● Selected text

┌──

Design of experiments with mixed effects and discrete responses plus related topics

Waite, Timothy (2012) Design of experiments with mixed effects and discrete responses plus related topics. University of Southampton, Mathematical Sciences, Doctoral Thesis, 237pp.

Record type: Thesis (Doctoral)

Abstract

For certain types of experiment, the response cannot be adequately modelled using a normal distribution. When this is the case, it is common to use a Generalised Linear Model (GLM) to analyse the data. Such models allow us to fit a wide range of response distributions including Bernoulli and Poisson.

If responses in the same block are correlated, it may be appropriate to model the impact of blocking using random effects. The GLM can be extended in several ways to include random effects; both Generalised Linear Mixed Models (GLMMs) and Hierarchical Generalised Linear Models (HGLMs) are common examples of such extensions. Another example is a random intercept model for a binary response bioassay study with repeated measurements on heterogeneous individuals. The latter model is related to a GLMM but not strictly within that class.

└──

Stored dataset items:
┌──

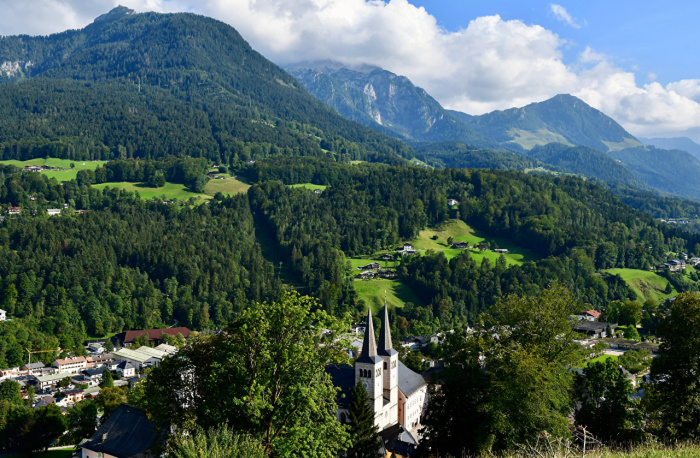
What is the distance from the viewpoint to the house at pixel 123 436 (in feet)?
148

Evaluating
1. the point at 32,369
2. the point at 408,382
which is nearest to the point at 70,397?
the point at 32,369

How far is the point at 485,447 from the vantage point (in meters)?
33.0

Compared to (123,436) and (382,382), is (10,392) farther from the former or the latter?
(382,382)

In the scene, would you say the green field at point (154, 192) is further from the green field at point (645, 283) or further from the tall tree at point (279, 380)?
the tall tree at point (279, 380)

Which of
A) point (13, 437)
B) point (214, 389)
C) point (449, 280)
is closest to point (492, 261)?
point (449, 280)

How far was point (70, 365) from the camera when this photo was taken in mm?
99625

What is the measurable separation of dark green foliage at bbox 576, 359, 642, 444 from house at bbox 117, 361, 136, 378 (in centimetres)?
8177

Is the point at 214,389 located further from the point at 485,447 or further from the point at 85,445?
the point at 85,445

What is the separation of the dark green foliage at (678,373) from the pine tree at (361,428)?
1891 centimetres

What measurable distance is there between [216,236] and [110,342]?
53.7 metres

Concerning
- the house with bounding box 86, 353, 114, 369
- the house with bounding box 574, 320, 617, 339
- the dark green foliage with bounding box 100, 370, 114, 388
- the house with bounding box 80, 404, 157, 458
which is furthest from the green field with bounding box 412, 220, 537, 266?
the house with bounding box 80, 404, 157, 458

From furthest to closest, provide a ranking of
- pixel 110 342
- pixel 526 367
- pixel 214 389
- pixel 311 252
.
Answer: pixel 311 252 < pixel 110 342 < pixel 526 367 < pixel 214 389

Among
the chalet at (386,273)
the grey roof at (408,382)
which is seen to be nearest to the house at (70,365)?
the grey roof at (408,382)

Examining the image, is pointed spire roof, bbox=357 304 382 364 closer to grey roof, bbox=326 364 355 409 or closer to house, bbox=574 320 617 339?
grey roof, bbox=326 364 355 409
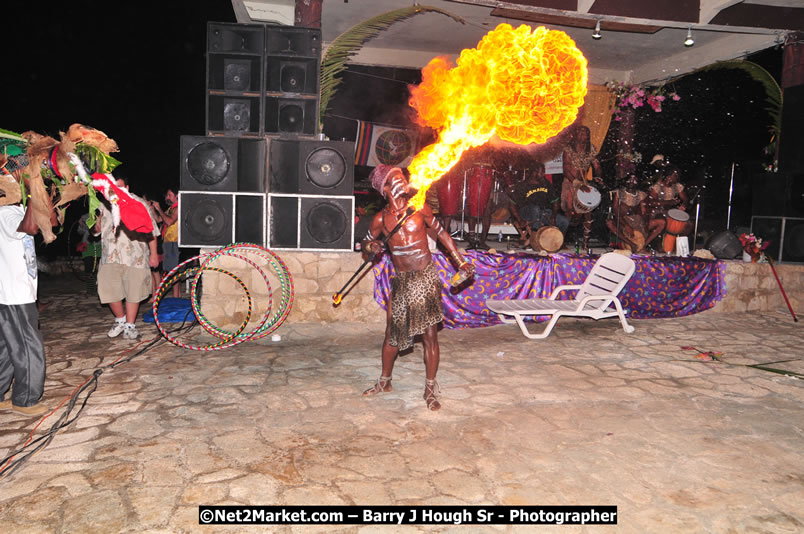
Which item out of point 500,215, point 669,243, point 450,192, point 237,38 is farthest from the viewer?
point 500,215

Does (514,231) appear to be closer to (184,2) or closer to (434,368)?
(434,368)

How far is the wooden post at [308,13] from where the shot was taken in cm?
854

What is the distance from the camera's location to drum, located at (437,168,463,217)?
9695 mm

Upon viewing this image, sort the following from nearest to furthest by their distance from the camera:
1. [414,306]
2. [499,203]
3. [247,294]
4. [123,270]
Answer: [414,306]
[123,270]
[247,294]
[499,203]

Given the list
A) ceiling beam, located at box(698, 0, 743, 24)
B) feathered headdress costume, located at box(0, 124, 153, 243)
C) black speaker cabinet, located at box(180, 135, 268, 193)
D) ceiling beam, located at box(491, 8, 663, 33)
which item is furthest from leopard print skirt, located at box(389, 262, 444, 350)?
ceiling beam, located at box(698, 0, 743, 24)

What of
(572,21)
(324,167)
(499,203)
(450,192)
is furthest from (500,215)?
(324,167)

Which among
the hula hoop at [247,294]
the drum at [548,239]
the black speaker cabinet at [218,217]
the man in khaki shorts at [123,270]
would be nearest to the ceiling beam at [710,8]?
the drum at [548,239]

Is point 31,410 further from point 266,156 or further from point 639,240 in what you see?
point 639,240

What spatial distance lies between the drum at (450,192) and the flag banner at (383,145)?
11.2 ft

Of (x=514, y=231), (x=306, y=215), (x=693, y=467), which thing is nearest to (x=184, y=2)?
(x=306, y=215)

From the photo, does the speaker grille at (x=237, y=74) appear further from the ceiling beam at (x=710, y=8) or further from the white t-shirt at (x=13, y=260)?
the ceiling beam at (x=710, y=8)

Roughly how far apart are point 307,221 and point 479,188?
10.7ft

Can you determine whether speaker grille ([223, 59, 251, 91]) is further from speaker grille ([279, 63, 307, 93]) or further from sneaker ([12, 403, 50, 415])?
sneaker ([12, 403, 50, 415])

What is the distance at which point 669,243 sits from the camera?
1024 cm
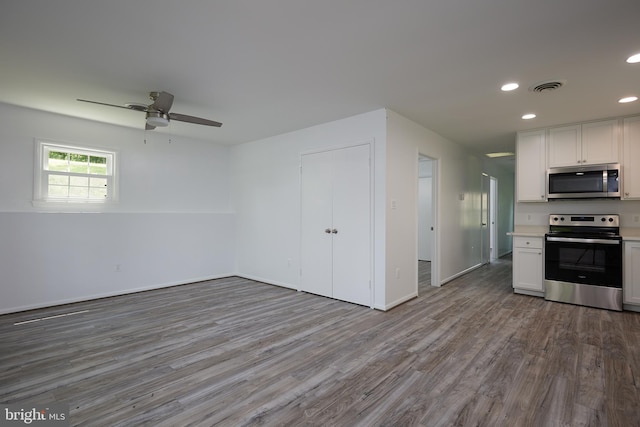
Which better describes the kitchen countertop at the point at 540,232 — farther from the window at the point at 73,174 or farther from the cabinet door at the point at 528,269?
the window at the point at 73,174

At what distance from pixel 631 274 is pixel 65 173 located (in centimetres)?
750

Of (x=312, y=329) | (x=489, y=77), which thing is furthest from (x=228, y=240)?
(x=489, y=77)

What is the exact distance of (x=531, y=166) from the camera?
185 inches

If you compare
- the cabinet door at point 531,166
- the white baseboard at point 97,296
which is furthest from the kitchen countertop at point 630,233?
the white baseboard at point 97,296

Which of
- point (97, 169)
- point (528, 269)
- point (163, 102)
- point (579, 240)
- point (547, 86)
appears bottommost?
point (528, 269)

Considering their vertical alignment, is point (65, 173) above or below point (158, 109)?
below

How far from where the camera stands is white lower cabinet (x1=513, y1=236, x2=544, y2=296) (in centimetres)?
445

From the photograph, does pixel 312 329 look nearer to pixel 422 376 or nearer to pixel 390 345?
pixel 390 345

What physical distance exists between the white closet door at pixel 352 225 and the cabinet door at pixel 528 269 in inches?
95.5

└──

● Actions to take
1. Write out the thesis listing word for word, everything from "Waite, Timothy (2012)" down to "type: Thesis (Doctoral)".
2. From the thesis listing, list every model whose name is followed by an abbreviation in parentheses, giving the name and abbreviation for each.
3. According to the thesis listing, how many pages long is the thesis?

● Task results
1.
Waite, Timothy (2012) Design of experiments with mixed effects and discrete responses plus related topics. University of Southampton, Mathematical Sciences, Doctoral Thesis, 237pp.

Record type: Thesis (Doctoral)

2.
Generalised Linear Model (GLM)
Generalised Linear Mixed Models (GLMMs)
Hierarchical Generalised Linear Models (HGLMs)

3. 237 pages.